I'm allergic to molluscs: scallops, mussels, clams, squid, oysters, whelks, etc. I'll be spending some time in Venice and the Cinque Terre area soon. Is there anything I should look out for to avoid accidentally eating molluscs?

I know I shouldn't order pasta pescatore or dishes with scungilli, but any other tips would help.
posted by neushoorn to Travel & Transportation around Italy (11 answers total) 2 users marked this as a favorite
 
There are a number of businesses that specialize in cards you can carry with you while traveling that explain your allergies in other languages. It would make sense for you to get one of these cards in Italian. Select Wisely is one such business that others have suggested here in the past.
posted by sciencegeek at 3:00 AM on April 23 [1 favorite]


Squid ink is used to color and flavor pasta and risotto. I don't know the Italian term, and there's probably more than one, but the black color is a clear giveaway.
posted by hydrophonic at 4:43 AM on April 23


"Frutti di mare" and "alle vongole" are another couple to look out for.
posted by katemonster at 5:35 AM on April 23


The Italian term for the squid/cuttlefish ink hydrophonic mentions above is nero di seppia.
posted by misteraitch at 5:55 AM on April 23


Make cards, in Italian, detailing your allergies and hand them to the waiter. Better safe than sorry.

"Sono allergico (allergica of you're a woman) ai molluschi: vongole, cozze, ostriche, totani, capesante etc. La prego di aiutarmi a scegliere un piatto che non ne contiene."

"I'm allergic to molluscs: clams, mussels, oysters, calamari, scallops etc. Please help me select a dish that does not contain any."
posted by lydhre at 6:19 AM on April 23 [6 favorites]
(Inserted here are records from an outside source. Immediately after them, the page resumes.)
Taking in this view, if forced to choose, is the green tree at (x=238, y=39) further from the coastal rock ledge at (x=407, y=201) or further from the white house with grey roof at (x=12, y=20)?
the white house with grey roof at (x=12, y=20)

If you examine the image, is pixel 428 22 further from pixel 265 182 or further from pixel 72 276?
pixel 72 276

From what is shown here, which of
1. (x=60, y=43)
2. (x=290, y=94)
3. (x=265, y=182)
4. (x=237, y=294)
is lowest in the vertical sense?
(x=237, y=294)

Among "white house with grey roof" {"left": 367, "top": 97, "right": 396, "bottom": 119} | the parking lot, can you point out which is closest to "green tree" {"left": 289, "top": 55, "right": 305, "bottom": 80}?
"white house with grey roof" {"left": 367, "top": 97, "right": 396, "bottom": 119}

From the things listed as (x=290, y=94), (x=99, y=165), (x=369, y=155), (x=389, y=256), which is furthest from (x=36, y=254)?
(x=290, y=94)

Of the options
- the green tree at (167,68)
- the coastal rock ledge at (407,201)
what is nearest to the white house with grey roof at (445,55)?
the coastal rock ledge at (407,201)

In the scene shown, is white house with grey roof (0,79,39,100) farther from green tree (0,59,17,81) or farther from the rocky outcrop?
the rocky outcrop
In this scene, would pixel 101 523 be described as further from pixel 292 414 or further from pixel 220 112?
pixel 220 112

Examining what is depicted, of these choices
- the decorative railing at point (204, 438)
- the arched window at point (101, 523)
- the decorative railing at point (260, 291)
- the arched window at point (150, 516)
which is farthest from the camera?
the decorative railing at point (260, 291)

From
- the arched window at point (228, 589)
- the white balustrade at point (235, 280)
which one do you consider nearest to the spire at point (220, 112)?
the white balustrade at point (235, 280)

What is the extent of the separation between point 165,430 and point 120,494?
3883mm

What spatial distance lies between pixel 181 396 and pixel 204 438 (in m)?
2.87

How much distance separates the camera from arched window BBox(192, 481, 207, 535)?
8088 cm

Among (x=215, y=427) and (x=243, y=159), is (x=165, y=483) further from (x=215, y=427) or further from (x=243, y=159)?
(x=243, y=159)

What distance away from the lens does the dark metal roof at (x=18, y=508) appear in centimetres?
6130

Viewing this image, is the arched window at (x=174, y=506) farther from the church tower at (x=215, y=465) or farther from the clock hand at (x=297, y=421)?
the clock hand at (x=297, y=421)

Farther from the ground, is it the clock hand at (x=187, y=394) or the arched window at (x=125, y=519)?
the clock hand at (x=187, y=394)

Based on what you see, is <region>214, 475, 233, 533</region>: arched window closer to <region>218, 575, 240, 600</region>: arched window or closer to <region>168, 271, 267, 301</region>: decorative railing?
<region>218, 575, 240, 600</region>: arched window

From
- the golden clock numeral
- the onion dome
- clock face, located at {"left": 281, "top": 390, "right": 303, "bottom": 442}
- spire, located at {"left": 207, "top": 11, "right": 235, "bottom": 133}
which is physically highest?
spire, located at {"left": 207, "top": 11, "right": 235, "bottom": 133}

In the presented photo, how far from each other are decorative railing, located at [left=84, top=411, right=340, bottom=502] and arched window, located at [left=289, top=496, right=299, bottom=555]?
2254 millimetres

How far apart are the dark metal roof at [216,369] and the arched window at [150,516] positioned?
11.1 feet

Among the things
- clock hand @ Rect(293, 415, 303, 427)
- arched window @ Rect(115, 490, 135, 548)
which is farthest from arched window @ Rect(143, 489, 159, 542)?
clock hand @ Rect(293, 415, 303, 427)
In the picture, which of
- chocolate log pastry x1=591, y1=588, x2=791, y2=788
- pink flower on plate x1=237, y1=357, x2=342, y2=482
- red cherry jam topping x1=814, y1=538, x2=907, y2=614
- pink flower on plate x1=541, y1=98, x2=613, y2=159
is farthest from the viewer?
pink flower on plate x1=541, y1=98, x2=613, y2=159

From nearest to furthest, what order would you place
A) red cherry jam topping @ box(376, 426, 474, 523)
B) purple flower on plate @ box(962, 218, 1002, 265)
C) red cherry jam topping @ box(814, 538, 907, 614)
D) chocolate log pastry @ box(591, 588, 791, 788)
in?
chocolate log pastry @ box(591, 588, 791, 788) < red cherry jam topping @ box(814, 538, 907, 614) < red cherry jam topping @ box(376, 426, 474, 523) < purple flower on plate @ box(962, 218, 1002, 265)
The Venetian lagoon has some unique molluscs and shellfish that seem to have names only in the Venetian dialect and not in standard Italian (bovolo/bovoli being one I know). I would rather assume Cinque Terre might have similar dialect issues (every Italian province has its own language/dialect, plus standard Italian). If you're presenting a card or telling a waiter about your allergies, I would stick to just saying you're allergic to molluscs rather than listing them, because they may not map exactly onto the local terms.
posted by jaguar at 8:44 AM on April 23


Oh, and I always mixed up octopus ("polpo") with meatballs ("polpetta/polpette"). And I would definitely be aware that octopus is a big favorite on Northern Italian menus (usually in antipasti or salads), so watch for that one, too.
posted by jaguar at 8:54 AM on April 23


Everyone beat me to the translations but anyway you may find this link helpful: Food Allergy Italia.
posted by Shadow Boxer at 9:00 AM on April 23


One other shellfish to watch out for: Canoce.
posted by bink at 10:16 AM on April 23


Jaguar, while all the dialects are different (very different!), what I listed is standard Italian and all waiters will know it. They might not know squid is a mollusk (I didn't!), though, or scallops, so clarifying is better than assuming they will figure it out correctly.
posted by lydhre at 10:52 AM on April 23


Jaguar, while all the dialects are different (very different!), what I listed is standard Italian and all waiters will know it. They might not know squid is a mollusk (I didn't!), though, or scallops, so clarifying is better than assuming they will figure it out correctly.

Oh, yes, I agree; my concern is that presenting a long list might make it look like the OP is allergic only to those things listed, rather than to all mollusks as a category, and that waiters or chefs might not think that their local snail/claim/whatever is included in the list of allergens.